If you pay attention to the archives and records management world on Twitter, you may have seen a news item make the rounds over the past few days. The story concerns the discovery and disposition of a cache of documents dating back to the mid-19th century in Franklin County, North Carolina. In lieu of retelling the entire story, I will offer this bulleted list:
- New Clerk of Court discovers leak affecting storage in basement
- Basement is full of documents, dating between 1880s and 1960s (although I’ve seen claims of the 1840s and the 1820s as the earliest dates)
- Documents are mold-infested and water damaged.
- Local historical society volunteers perform some assessment and inventory.
- County government contacts State Archives of NC, who requests inventory.
- Based on inventory, State Archives identifies 15 boxes of materials to be added to archival holdings—either through rehabilitation or stabilization and reformatting
- Other documents are identified as nonpermanent or transitory records that had previously been scheduled nonpermanent by the Archives in 1964. As per NC public records statutes, nonpermanent records, upon reaching the end of their retention period, may be destroyed or retained by the owning agency. Because of the extreme water and mold damage, a state archives staff member recommends destruction.
- Franklin County agencies destroy remaining documents.
(This is heavily summarized timeline that unfolded over months. For more details, please read the following:
- WRAL news
- Raleigh News & Observer news
- Stumbling in the Shadows of Giants blog
- The Grey Area blog
- Kevin Cherry in the NC Department of Cultural Resources blog)
The incident has incensed genealogists, historical society supporters, and historians interested in local history. While some have called foul and inferred conspiracy from the destroyed records, the overarching tenor of the outrage is rooted in the county’s destruction of the records despite the fact that volunteers had pledged to take on the rehabilitation and/or reformatting. I don’t plan on engaging in the discussion over the feasibility or cost vs. benefit of such an endeavor. Likewise, I don’t find it worthwhile to contribute to an argument between professional archivists on one hand, and one of our primary constituencies on the other.
From a records management standpoint, the whole saga highlights a few items, chief among them the missed opportunity communicating the value and importance managing the records life cycle. Dr. Cherry makes an excellent point in his letter to the editor: “Not every piece of paper can be saved from every government office in North Carolina without creating an undue burden on government offices and taxpayers.” Unfortunately, the words come as damage control, and will never carry the weight they might have had the notion been introduced under less charged circumstances. From what I’ve read, the State Archives acted within their purview, selecting the unique government records with permanent retention periods for their collections and identifying others as transitory or otherwise nonpermanent records that had been scheduled as such decades previous. They may have recommended destruction of the other documents due to health and safety concerns, but the state archives have made clear that the ultimate disposition decision belonged to various agencies within Franklin County.

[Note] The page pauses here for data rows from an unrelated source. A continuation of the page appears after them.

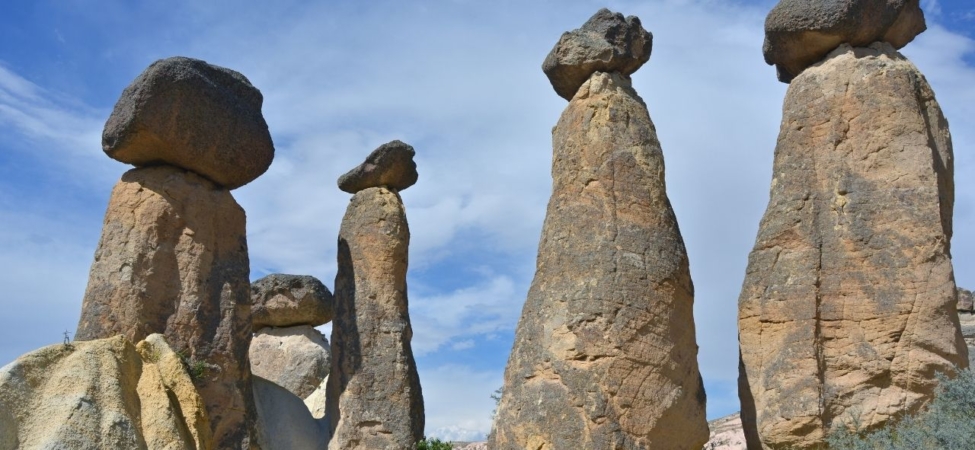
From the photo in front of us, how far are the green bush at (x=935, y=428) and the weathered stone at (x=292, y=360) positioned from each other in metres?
8.71

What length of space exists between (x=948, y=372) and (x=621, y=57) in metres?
3.91

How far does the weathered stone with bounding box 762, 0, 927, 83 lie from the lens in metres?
11.0

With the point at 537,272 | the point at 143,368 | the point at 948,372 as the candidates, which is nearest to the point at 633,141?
the point at 537,272

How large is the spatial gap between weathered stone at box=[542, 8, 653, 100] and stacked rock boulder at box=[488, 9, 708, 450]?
0.02m

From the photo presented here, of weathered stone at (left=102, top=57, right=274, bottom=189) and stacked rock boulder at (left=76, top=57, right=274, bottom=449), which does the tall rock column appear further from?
weathered stone at (left=102, top=57, right=274, bottom=189)

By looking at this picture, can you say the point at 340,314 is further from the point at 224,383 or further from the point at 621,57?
the point at 621,57

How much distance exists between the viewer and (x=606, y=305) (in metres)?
8.47

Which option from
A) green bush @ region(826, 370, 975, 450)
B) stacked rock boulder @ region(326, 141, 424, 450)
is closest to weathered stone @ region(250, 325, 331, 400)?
stacked rock boulder @ region(326, 141, 424, 450)

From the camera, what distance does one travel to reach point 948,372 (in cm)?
957

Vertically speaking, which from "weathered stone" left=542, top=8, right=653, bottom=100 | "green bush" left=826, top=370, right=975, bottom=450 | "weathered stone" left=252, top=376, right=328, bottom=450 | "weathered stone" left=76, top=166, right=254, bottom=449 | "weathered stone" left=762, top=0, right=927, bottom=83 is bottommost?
"green bush" left=826, top=370, right=975, bottom=450

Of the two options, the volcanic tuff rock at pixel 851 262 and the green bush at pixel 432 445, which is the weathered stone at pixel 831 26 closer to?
the volcanic tuff rock at pixel 851 262

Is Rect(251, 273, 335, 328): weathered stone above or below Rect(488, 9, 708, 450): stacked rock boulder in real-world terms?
above

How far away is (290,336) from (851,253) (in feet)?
29.4

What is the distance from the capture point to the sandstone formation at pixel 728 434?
1557 cm
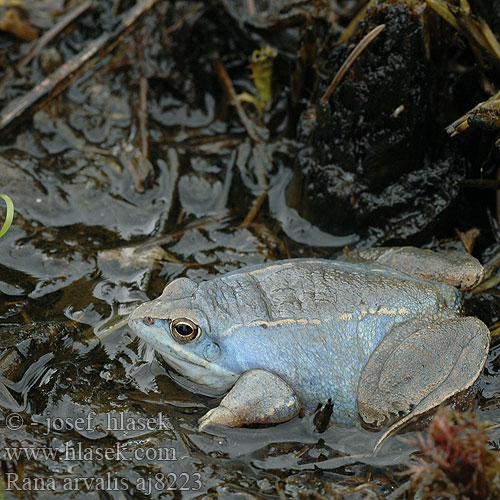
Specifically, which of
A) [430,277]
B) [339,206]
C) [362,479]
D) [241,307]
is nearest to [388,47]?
[339,206]

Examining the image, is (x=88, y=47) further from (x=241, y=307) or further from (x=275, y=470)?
(x=275, y=470)

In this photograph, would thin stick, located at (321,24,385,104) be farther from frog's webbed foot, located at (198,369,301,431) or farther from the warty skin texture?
frog's webbed foot, located at (198,369,301,431)

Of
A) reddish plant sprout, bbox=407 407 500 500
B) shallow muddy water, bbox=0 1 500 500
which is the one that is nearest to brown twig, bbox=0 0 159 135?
shallow muddy water, bbox=0 1 500 500

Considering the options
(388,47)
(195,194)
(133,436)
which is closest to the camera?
(133,436)

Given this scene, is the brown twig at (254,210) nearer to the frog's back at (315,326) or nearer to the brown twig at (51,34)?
the frog's back at (315,326)

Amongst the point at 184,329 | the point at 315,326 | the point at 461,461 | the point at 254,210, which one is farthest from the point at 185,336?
the point at 254,210

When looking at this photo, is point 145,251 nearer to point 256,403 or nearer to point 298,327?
point 298,327

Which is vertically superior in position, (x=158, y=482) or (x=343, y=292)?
(x=343, y=292)
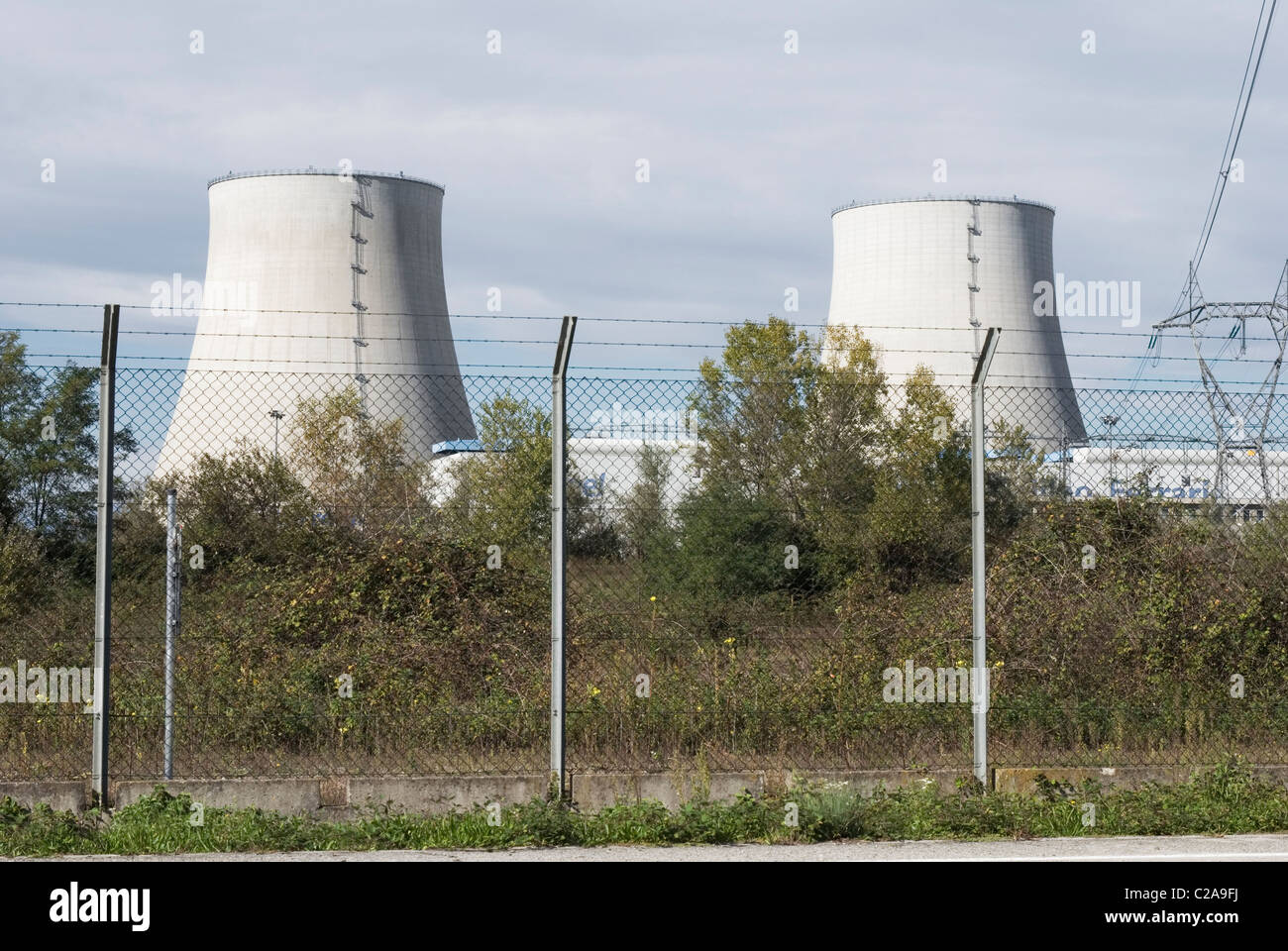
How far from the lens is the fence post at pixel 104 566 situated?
523 centimetres

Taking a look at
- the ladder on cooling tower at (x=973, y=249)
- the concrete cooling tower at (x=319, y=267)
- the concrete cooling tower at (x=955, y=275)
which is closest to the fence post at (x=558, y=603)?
the concrete cooling tower at (x=319, y=267)

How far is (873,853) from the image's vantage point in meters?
4.83

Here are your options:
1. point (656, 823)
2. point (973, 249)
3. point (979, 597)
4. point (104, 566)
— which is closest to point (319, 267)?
point (973, 249)

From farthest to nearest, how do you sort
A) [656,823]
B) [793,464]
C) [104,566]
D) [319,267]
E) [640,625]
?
[319,267]
[793,464]
[640,625]
[104,566]
[656,823]

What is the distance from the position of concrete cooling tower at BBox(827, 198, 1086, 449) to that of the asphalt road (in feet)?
63.6

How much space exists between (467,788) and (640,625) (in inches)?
58.2

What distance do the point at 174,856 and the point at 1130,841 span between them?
347 cm

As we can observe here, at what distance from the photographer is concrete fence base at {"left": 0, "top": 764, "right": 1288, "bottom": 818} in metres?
5.45

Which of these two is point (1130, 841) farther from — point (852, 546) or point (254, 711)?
point (254, 711)

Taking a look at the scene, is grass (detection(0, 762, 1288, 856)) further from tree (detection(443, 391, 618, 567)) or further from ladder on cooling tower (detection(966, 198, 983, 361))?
ladder on cooling tower (detection(966, 198, 983, 361))

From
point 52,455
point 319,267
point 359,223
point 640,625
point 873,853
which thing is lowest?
point 873,853

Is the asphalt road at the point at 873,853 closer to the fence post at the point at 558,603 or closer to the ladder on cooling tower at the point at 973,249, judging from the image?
the fence post at the point at 558,603

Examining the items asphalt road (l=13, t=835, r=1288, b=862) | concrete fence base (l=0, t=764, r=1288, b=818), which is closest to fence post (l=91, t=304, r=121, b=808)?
concrete fence base (l=0, t=764, r=1288, b=818)

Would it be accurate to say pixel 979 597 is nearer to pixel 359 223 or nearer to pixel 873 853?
pixel 873 853
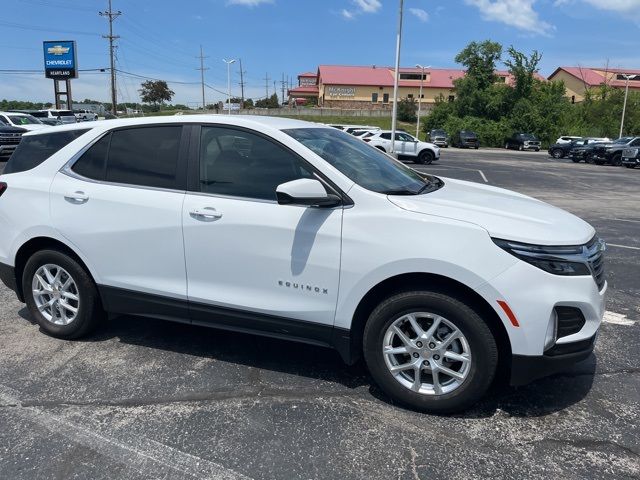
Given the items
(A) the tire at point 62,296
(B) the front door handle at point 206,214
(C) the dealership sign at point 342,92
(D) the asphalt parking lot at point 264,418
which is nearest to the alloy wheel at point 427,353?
(D) the asphalt parking lot at point 264,418

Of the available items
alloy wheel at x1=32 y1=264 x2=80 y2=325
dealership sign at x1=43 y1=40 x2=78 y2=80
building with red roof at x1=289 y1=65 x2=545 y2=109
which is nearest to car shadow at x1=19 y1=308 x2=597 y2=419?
alloy wheel at x1=32 y1=264 x2=80 y2=325

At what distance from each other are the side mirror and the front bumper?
1.39 meters

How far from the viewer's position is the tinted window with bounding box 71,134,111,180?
4027mm

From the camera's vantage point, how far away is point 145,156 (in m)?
3.90

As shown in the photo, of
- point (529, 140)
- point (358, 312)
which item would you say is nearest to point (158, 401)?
point (358, 312)

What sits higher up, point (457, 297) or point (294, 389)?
point (457, 297)

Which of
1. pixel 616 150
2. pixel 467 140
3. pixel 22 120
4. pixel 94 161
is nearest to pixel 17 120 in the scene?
pixel 22 120

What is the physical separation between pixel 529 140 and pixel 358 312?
52.3m

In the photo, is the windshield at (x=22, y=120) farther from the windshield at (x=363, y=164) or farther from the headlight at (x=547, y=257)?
the headlight at (x=547, y=257)

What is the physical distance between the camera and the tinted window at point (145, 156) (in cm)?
379

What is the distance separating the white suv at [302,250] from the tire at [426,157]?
25249 millimetres

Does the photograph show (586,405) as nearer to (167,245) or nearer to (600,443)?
(600,443)

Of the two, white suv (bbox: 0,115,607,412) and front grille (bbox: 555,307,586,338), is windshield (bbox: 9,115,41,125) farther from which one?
front grille (bbox: 555,307,586,338)

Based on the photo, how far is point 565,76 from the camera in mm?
88500
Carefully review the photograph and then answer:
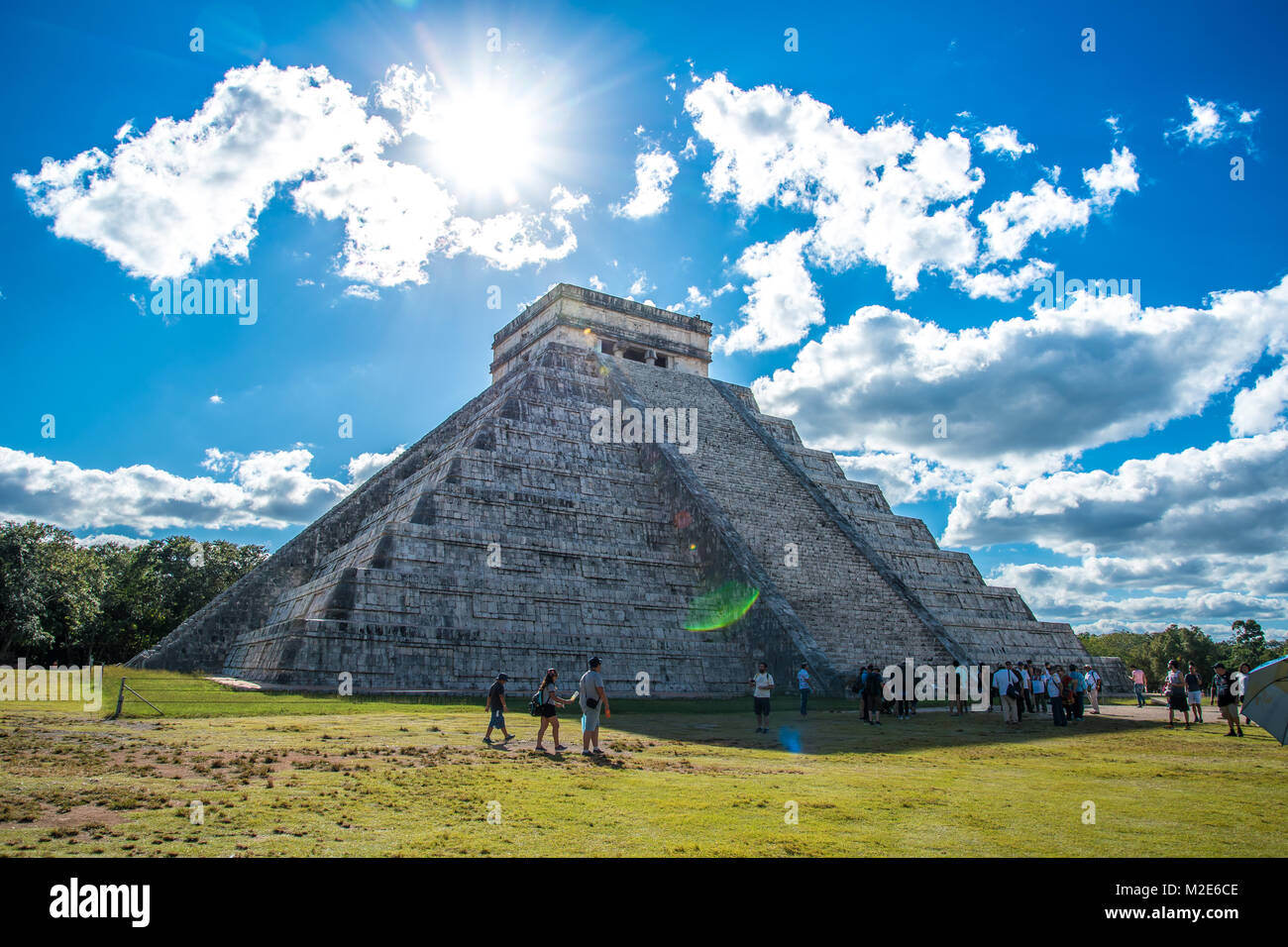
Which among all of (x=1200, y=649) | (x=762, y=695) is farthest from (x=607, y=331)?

Another issue highlighted by the destruction of the materials is the considerable knowledge gap regarding the difference between institutional and government records and personal or family papers. Any records manager or institutional archivist worth their salt can delineate between official records—those materials created during the transaction of everyday business that document the activity of a body, state, or individual—and papers created that may convey some sense of a person, family, or body but do not satisfy the relatively stringent criteria set out by records policies. We have a hard time conveying that knowledge to the public. This is true even (especially?) when that public is made up of those concerned with the legacy of a particular place. At least part of this is due to the morass and blurring of terminology related to archives and records.
Those upset with the destruction and the manner in which it occurred point to the fact that the State Archives made their recommendations without a complete knowledge of the basement’s contents. Records managers walk a fine line in this regard. We are tasked with making decisions about vast swaths of material and rarely (if ever) have the opportunity to inspect everything item-by-item. We have documented procedures, years of education and training, and professional standards that aid us in our work. At the end of the day, however, we have to make decisions and convey confidence to our constituencies (whether they be corporate, government, education, or otherwise) that our decisions are correct. Having that confidence in our expertise is only half the story; the other half is conveying that confidence and knowledge to the public, in other words: managing the message. The trouble in the case with the Franklin County documents lies in this latter half.
I often get frustrated with the number of calls for greater outreach to the public. I’m more than a little frustrated that I’m ending on that note here. A few friends in the archives world have mentioned variations on this being a teachable moment for records managers and archivists and the constituencies they serve. As the furor over the destruction seems to have shifted toward the county government that carried it out, I wonder if that moment has passed.